A view of Kuala Lumpur capital city of Malaysia (Photo: AFP)

Kuala Lumpur (VNA) - Malaysia could be one of the three countries in Asia which are the most negatively affected by the trade war between the US and China if the dispute continue to worsen, according to Standard Chartered.

Edward Lee, the bank’s chief economist for the Association of Southeast Asian Nations (ASEAN) and South Asia, warned that the trade dispute between the US and China could further weaken Malaysia’s economic performance, which has already been moderating in recent times.

According to the economist, Malaysia’s gross domestic product (GDP) grew weaker than expected at 4.9 percent in the first half of 2018 due to supply-side disruptions, apart from the technical “high base” effect.

_EXERCISE A_. In the entries below, between the lines holding "Q: Locate every instance of microphones" and "[433, 203, 440, 209]", inclusive, can you write out every line again with its wording unchanged, but with each bounding-box coordinate multiplied by 0.55 and rounded to a whole number, halves rounded up?

_INPUT FOR THIS TASK_.
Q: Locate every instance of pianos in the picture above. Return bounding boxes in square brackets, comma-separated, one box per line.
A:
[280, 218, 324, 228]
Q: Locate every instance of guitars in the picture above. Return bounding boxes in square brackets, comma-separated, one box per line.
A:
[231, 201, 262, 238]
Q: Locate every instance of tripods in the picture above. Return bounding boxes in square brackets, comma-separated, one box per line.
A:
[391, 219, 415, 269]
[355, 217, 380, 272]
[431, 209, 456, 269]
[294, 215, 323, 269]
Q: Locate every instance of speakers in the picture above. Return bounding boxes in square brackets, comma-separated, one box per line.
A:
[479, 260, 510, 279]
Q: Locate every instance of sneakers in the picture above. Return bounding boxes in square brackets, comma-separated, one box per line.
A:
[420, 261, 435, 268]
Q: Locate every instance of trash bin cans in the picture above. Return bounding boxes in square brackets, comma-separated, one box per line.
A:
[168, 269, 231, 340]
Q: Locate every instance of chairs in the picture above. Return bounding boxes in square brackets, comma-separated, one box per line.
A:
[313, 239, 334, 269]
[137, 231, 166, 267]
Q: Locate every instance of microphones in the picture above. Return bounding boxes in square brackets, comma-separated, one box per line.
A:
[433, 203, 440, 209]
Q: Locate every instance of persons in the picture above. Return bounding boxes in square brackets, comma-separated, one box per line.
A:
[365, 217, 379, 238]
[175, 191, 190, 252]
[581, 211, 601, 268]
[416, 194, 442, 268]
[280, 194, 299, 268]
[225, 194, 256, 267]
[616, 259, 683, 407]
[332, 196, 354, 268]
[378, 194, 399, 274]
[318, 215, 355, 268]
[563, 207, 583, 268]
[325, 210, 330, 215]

==

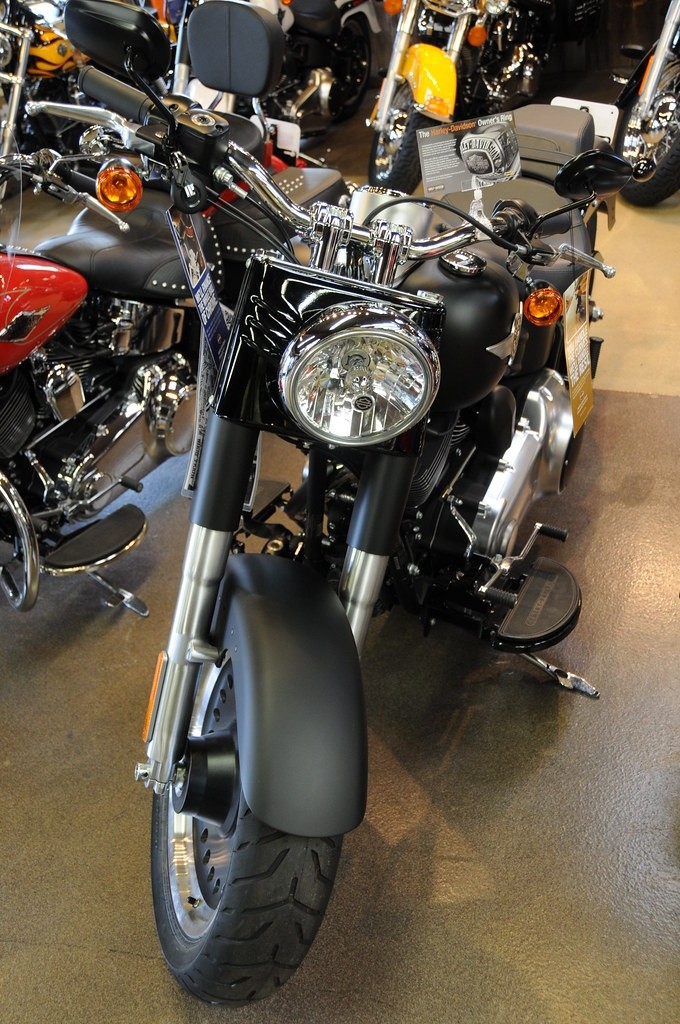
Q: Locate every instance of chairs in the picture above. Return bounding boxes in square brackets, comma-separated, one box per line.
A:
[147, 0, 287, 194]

_EXERCISE B_.
Answer these about the article on Malaysia and the US-China trade war:
(i) Which bank is cited as the source of the warning about Malaysia?
(ii) What is Edward Lee's position at that bank?
(iii) How much did Malaysia's GDP grow in the first half of 2018?

_EXERCISE RESULT A_.
Q: Locate every instance of microphones in the picture above. Return bounding boxes in square brackets, comma-separated, one box per line.
A:
[238, 112, 242, 115]

_EXERCISE RESULT B_.
(i) Standard Chartered.
(ii) Chief economist for the Association of Southeast Asian Nations (ASEAN) and South Asia.
(iii) 4.9 percent.